Try leaving the shadow of your roof to work from a local coffee shop, a table at the park, or some location other than home because that’s another perk of the work-at-home life! Two things happen when you work at public locations:
- You Get Out: I know, I know! At-home work is the perfect solution for introverts that despise public places, but you cannot use it to become a recluse! Okay, you can, but it’s bad. Really bad. Getting out is extremely good for your mental health, sanity, and staying in touch with reality.
- People Get Curious: Frequent the same coffee shop or park bench enough while looking all businessy and working, and people get curious. They find the courage to talk to you and ask what you do. This creates a powerful networking and marketing opportunity that you would otherwise miss out on. And if you’re in the introvert crowd, I promise these people are more afraid of you than you are of them. Pushing outside of your comfort zone can land you more business, and all the while, you’re the picture of something significant to potential customers: professionalism.
Tip #5: Plan Your Day
When I say plan your day, what I really mean is you need a plan A and a plan B (plan C is optional depending on your average luck).

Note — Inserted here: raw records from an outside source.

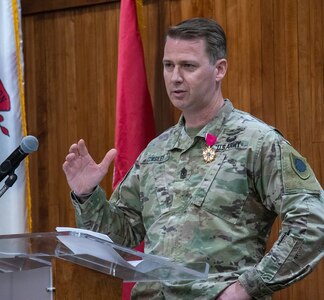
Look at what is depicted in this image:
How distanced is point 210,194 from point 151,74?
1589 mm

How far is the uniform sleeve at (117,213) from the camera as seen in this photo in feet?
7.06

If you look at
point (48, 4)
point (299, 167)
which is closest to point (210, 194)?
point (299, 167)

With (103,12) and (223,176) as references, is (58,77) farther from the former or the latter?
(223,176)

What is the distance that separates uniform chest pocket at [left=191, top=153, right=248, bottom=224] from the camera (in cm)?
201

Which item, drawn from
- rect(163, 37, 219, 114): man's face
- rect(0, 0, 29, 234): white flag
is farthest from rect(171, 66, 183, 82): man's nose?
rect(0, 0, 29, 234): white flag

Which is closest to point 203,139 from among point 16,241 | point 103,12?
point 16,241

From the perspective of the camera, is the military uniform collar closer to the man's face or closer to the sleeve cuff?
the man's face

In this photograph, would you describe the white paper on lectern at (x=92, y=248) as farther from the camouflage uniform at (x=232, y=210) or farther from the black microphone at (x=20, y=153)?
the camouflage uniform at (x=232, y=210)

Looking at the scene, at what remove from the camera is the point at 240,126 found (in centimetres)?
210

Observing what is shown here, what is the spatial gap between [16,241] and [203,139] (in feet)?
2.31

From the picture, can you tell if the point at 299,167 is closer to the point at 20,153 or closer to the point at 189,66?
the point at 189,66

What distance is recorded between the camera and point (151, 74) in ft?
11.6

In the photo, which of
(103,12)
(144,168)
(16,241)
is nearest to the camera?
(16,241)

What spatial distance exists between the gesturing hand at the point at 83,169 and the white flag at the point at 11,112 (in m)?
1.22
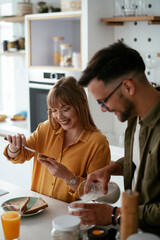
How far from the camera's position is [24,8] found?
3.93m

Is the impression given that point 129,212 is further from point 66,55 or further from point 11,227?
point 66,55

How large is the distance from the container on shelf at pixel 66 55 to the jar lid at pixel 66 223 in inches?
96.1

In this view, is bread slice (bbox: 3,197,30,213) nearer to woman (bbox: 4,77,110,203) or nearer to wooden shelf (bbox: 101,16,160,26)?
woman (bbox: 4,77,110,203)

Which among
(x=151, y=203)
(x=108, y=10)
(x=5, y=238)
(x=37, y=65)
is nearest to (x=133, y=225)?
(x=151, y=203)

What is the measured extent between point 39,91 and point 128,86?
93.4 inches

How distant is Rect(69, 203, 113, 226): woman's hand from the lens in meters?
1.41

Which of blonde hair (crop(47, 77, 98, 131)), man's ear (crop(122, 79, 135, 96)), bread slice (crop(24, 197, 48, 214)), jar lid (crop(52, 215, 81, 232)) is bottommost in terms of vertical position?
bread slice (crop(24, 197, 48, 214))

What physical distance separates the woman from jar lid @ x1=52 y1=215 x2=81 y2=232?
0.61 metres

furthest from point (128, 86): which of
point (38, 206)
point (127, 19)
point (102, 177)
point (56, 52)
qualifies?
point (56, 52)

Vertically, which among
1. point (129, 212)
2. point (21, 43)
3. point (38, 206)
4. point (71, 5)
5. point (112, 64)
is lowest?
point (38, 206)

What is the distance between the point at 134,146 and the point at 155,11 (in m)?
1.80

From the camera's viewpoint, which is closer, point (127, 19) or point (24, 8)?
point (127, 19)

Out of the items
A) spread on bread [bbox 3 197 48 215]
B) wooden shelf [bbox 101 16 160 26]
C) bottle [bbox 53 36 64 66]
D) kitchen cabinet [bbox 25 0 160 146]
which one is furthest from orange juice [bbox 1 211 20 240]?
bottle [bbox 53 36 64 66]

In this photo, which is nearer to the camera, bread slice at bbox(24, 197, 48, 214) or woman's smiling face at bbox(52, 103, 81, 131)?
bread slice at bbox(24, 197, 48, 214)
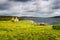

Remember my mentioning I’m a stay-at-home, work-at-home mom? I’m also a writer/editor, which means by default the craziest and most bizarre things happen to me. That translates to having the worst luck in the world, from three computers dying in a row to an unexpected hospitalization. I joke with people (but I’m also 100% serious) when I say I should rent myself by the hour as a bad luck charm. If there’s one thing I’ve learned, it’s that if it can go horribly, terribly, epically wrong, it will. At least for me. As such, I have plans A-F ready to roll on any given day, and between you and me, plan F is to fuck it.
What I’m getting at is part of nurturing professionalism at home lies in planning your day. Remember the schedule you stuck to in the eight to five world? You still need it, but you can now plan and adjust as needed. It’s a great responsibility because abusing this privilege can destroy not just your customers’ perceptions of your professionalism but your’s, too. As you plan your workday, consider the following questions:
- What tasks must I complete?
- Which tasks take priority?
- How much can I comfortably accomplish today?
- What will give me bonus points for the day and put me ahead?
- If something crazy happens, what’s my backup plan?
- When’s lunch? (As Kelly McCausey says, “Never underestimate the gravitational pull of the fridge…”)
Bottom line, your workday needs structure. In the interest of minimizing distractions, it requires a schedule. Otherwise, how can you possibly hope to provide a service or deliver a product professionally?
Never Underestimate Professionalism
It’s the little things. People really do appreciate them.
Competence, expertise, respectability, reliability, and willingness. If you focus on developing these five qualities, you’ll be well on your way to establishing and maintaining professionalism.
Remember, customers are people. It’s easy to fall into the funk of thinking only about making money, but that funk takes the humanity out of your business. Focus on being human, even when it means falling flat on your face. Own being you because you are awesome, and you’ll be an even more formidable work-at-home pro when you apply these five tips for professionalism.